The principle of maximum entropy leaves us with the question of what
counts as evidence.  To apply, we need to take into account *all*
evidence, and everything in the universe has some relevance.

Thus to answer the question “what proportion of men are mortal” the
principle of maximum entropy, naiely applied, leads to the conclusion
that we cannot be sure that all men are mortal until we have first checked
all men.  If, however, we include amongst our priors the fact that
all men are kin, then that all men are X, or no men are X has to have a
considerably higher prior weighting than the proposition that fifty
percent of men are X.

The Beta distribution is mathematically convenient, but
unrealistic.  That the universe exists, and we can observe it,
already gives us more information than the uniform distribution, thus the
principle of maximum entropy is not easy to apply.

Further, in networks, we usually care about the current state of the
network, which is apt to change, thus we frequently need to apply a decay
factor, so that what was once known with extremly high probability, is now
only known with reasonably high probability.  There is always some
unknown, but finite, substantial, and growing, probability of a large
change in the state of the network, rendering past evidence
irrelevant.

Thus any adequately flexible representation of the state of the network
has to be complex, a fairly large body of data, more akin to a spam filter
than a boolean.

# A more realistic prior

Suppose our prior, before we take any samples from the urn, is that the probability that the proportion of samples in the urn that are X is ρ is
$$\frac{1}{3}P_{11} (ρ) + \frac{1}{3}δ(ρ) + \frac{1}{3}δ(1-ρ)$$

We are allowing for a substantial likelihood of all X, or all not X.
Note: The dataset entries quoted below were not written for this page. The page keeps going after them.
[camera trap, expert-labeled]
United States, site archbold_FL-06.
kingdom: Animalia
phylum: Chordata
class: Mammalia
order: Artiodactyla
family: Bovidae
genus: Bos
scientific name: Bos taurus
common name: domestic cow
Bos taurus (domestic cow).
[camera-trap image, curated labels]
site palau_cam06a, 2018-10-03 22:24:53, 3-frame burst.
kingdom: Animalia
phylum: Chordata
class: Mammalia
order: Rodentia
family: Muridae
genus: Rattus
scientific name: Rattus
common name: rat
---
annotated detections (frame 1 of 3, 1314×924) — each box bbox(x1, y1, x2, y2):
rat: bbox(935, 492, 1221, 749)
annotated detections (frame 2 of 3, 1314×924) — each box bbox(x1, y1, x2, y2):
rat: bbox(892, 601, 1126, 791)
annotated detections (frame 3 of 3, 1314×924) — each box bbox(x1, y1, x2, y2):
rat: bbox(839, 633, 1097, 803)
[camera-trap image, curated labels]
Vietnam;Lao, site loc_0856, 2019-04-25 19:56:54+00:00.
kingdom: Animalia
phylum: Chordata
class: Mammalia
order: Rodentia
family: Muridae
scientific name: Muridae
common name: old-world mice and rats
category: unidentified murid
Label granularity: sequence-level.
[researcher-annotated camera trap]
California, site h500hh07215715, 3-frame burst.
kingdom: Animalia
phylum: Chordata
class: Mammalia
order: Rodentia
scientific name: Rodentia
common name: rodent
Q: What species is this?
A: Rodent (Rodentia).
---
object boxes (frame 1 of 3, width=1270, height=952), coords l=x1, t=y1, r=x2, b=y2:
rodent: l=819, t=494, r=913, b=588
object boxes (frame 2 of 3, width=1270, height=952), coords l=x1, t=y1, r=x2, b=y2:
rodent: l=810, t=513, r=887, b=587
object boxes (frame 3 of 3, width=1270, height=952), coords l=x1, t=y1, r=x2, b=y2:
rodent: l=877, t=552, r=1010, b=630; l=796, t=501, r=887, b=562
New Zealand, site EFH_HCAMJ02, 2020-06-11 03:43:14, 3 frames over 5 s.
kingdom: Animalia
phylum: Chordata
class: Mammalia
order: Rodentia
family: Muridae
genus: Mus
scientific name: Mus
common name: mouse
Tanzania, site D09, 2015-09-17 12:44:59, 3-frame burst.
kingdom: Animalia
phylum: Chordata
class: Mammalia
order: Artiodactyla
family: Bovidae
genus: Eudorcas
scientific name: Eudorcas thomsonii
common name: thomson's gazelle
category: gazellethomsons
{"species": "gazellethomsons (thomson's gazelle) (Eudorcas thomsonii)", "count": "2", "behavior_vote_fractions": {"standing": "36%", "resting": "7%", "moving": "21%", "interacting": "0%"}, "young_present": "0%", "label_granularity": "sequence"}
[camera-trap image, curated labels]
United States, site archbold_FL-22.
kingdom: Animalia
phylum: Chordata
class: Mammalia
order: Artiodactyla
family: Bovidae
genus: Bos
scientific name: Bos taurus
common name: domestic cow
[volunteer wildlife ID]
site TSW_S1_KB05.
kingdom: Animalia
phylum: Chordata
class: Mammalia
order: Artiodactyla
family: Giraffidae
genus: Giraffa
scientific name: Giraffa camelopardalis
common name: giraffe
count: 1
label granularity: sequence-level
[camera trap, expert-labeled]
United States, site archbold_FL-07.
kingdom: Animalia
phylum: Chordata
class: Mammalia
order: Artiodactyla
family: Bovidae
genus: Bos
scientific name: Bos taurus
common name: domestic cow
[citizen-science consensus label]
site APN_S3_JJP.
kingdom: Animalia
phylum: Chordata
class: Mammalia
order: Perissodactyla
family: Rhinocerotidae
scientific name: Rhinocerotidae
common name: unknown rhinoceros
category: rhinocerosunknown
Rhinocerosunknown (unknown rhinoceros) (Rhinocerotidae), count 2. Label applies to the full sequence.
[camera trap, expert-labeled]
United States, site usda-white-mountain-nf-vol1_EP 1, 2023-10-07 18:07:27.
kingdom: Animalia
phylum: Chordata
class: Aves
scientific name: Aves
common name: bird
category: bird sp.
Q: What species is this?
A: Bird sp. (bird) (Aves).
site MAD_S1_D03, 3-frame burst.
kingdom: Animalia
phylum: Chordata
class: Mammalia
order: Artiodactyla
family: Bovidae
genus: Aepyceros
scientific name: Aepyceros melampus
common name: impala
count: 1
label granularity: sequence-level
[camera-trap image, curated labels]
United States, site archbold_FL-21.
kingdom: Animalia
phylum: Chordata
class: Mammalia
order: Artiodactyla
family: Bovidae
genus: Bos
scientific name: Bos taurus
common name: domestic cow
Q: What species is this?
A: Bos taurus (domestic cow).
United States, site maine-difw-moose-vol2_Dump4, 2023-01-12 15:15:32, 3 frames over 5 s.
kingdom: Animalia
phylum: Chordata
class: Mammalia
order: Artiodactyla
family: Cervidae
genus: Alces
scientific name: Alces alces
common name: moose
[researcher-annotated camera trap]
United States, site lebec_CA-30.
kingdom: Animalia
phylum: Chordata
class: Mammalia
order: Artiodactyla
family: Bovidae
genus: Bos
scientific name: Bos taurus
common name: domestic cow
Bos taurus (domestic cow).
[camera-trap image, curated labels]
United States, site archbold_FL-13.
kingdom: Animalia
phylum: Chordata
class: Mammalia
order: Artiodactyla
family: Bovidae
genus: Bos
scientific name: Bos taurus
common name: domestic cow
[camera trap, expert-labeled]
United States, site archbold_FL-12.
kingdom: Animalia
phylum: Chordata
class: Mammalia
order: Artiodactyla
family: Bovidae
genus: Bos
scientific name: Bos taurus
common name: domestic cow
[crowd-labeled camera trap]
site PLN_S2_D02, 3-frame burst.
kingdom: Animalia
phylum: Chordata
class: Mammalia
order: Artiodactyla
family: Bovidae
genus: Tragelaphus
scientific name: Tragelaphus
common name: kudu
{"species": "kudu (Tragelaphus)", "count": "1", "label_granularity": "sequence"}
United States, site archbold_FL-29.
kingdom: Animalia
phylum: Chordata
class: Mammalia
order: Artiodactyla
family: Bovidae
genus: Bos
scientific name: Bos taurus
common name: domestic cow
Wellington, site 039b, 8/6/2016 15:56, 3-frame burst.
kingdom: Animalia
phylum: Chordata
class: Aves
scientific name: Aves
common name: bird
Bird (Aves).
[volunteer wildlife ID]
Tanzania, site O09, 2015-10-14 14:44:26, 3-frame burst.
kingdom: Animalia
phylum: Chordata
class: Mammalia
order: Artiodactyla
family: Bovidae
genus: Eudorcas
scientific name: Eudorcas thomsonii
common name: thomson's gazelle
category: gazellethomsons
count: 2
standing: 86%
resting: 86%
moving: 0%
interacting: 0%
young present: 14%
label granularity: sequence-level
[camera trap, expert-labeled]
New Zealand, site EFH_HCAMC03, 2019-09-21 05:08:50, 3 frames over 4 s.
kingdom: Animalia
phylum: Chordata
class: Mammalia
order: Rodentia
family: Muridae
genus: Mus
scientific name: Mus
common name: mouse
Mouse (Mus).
If we draw out $m + n$ samples, and find that $m$ of them are X, and $n$ of
them are not X, then the $δ$ terms drop out, and our prior is, as usual the
Beta distribution
$$P_{m+1,n+1}(ρ) = \frac{ρ^m × (1-ρ)^n }{B(m+1,n+1)}$$
if neither m nor n is zero.

But suppose we draw out n samples, and all of them are X, or none of
them are X.

Without loss of generality, we may suppose all of them are X.

Then what is our prior after n samples, all of them X?

After one sample, n=1, our new estimate is

$$\frac{2}{3} × \bigg(\frac{ρ}{B(1,1)} + δ(1−ρ)\bigg)$$
$$=\frac{1}{3}\frac{ρ}{B(2,1)} + \frac{2}{3}δ(1−ρ)$$

We see the beta distributed part of the probability distribution keeps
getting smaller, and the delta distributed part of the probability keeps
getting higher.

And our estimate that the second sample will also be X is
$$\frac{8}{9}$$

After two samples, n=2, our new estimate is

Probability $\frac{1}{4}$

Probability distribution $\frac{1}{4}ρ^2+\frac{3}{4}δ(1−ρ)$

And our estimate that the third sample will also be X is $\frac{15}{16}$

By induction, after n samples, all of them members of category X, our new
estimate for one more sample is
$$1-(n+2)^{-2}=\frac{(n+3)×(n+1)}{(n+2)^2}$$

Our estimate that the run will continue forever is
$$\frac{(n+1)}{n+2}$$

Which corresponds to our intuition on the question “all men are mortal” If we find no immortals in one hundred men, we think it highly improbable that we will encounter any immortals in a billion men.

In contrast, if we assume the beta distribution, this implies that the likelihood of the run continuing forever is zero.